The kayak was wrecked on a truck in about 1970 on the Macquarie Pass, NSW, The driver of the truck must have been really driving too fast because the bow of the boat was just projecting out of the side of the truck about 45cm or so and the bow apparently hit a tree on a sharp bend on the Pass. Well, that was the story the student who was driving the truck gave, anyway! The rest of us had come back up the Pass in a bus so to this day I wouldn't know what really happened.

It was a standard TK1 with a length of 14' 6" stitch & glue with two upper frames fore and aft of the cockpit and apart from the cockpit coaming that was it, as far as reinforcements went, as I remember.

Anyway, I'll see if I can get that photo this afternoon.

GregF

Boatmik
5th December 2010, 01:52 PM
That would be fantastic - I'm really interested to see how a highly competitive boat of its era was put together.

I thought the TK1 was 17ft long like the K1, but it is 16ft (or metric equivalent)

The craft we paddle (http://www.brisbane.canoe.org.au/?Page=5536&MenuID=About_the_club%2F308%2F5487%2F)

MIK

pindimar
5th December 2010, 02:19 PM
Well, it could be bad memory but 14' 6" sprang out at me, but maybe I'm just wrong! Anyway, the boat was not 16ft I'd guess. Plans long gone!

Greg

pindimar
7th December 2010, 09:42 AM
Got a photograph from an aunt today showing the Avoncraft kayak in Mansion Bay at Grays Point on the Hacking River in what must have been either 1967 or 1968.

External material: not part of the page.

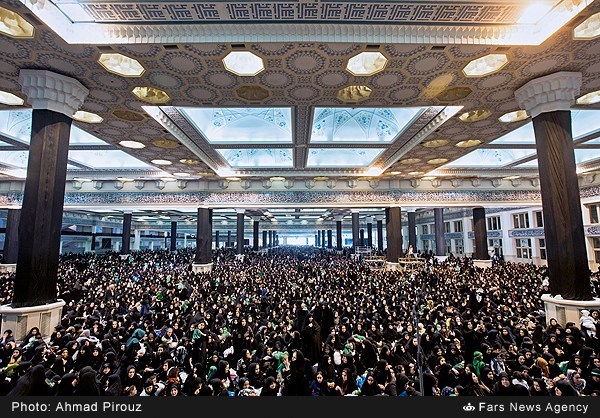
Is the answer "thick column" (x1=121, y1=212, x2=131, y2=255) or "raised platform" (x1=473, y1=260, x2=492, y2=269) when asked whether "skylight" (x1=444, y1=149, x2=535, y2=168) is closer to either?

More is coming back to me as a result of seeing this photo and I can now remember that the framing consisted of inwales as well as around 1/2 inch or so solid pieces shaped to the cockpit coaming between the two upper frames (one at the fore end and one at the after end of the cockpit). I think there was also a centre frame which the deck ply was attached to? That looks like it must have been that way in this picture, anyway. There were also a couple of floor stiffeners running along the bilges.

Greg F

anewhouse
8th December 2010, 08:29 AM
That would be fantastic - I'm really interested to see how a highly competitive boat of its era was put together.

I thought the TK1 was 17ft long like the K1, but it is 16ft (or metric equivalent)

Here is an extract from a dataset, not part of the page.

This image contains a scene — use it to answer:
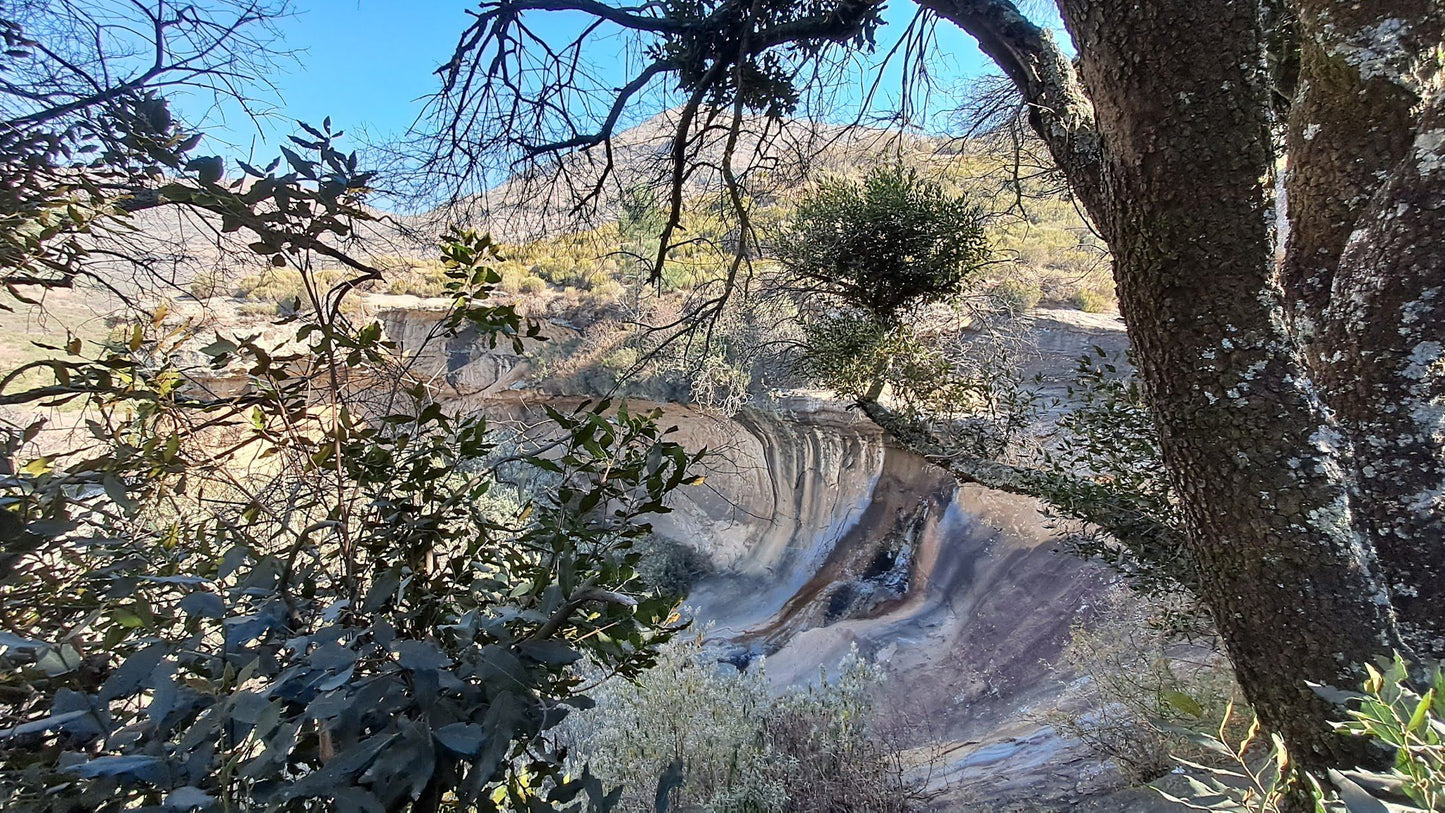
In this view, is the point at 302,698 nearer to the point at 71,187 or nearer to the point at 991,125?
the point at 71,187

The craft we paddle (http://www.brisbane.canoe.org.au/?Page=5536&MenuID=About_the_club%2F308%2F5487%2F)

MIK

A "legal" TK1 is 15 feet or 4.572 metres.

pindimar
8th December 2010, 12:25 PM
15ft, would you know if years ago the official length was 14'6" because that really does seem to be stuck in my memory :?
GregF

anewhouse
8th December 2010, 01:28 PM
The rules for a TK1 set a maximum length and minimum width, so a 14' 6" TK1 would have been legal.

The length has been 15' for as long as I can remember. It was that in the 70s when I started paddling a TK1.

There might have been some reason for a plywood one to be made 6" shorter than the maximum allowable length. Maybe the available materials could be used more economically at that length.

chris.d
13th July 2011, 04:40 PM
Hello canoeists

All these posts on canoes got my memory going and thinking back to a stitch & glue ply canoe that I built with the assistance of a school friend in about 1967 or so. It was a TK1 and I'm sure Avoncraft Canoe Centre was the name of the supplier and memory may be slipping after all these years but I seem to remember that the supplier was located in Mallacoota?

Can anybody remember that company and would anybody know anything of who they were etc? Stitch & glue designs at that time must have been quite new. They did seem to be English but, not sure.

Anybody remember them?

GregF
Avoncraft canoe centre was at 41 boundary road Mordialloc Vic,
I have just purchased one of their canoes

pindimar
13th July 2011, 08:19 PM
Hello Chris

Thanks for that information, it's funny how the memory plays tricks, I had it fixed in my head that it was Mallacoota but at least I got the first letter right.

Do you know if their designs are recorded anywhere?

Can you show us a photo of the boat you have purchased, perchance?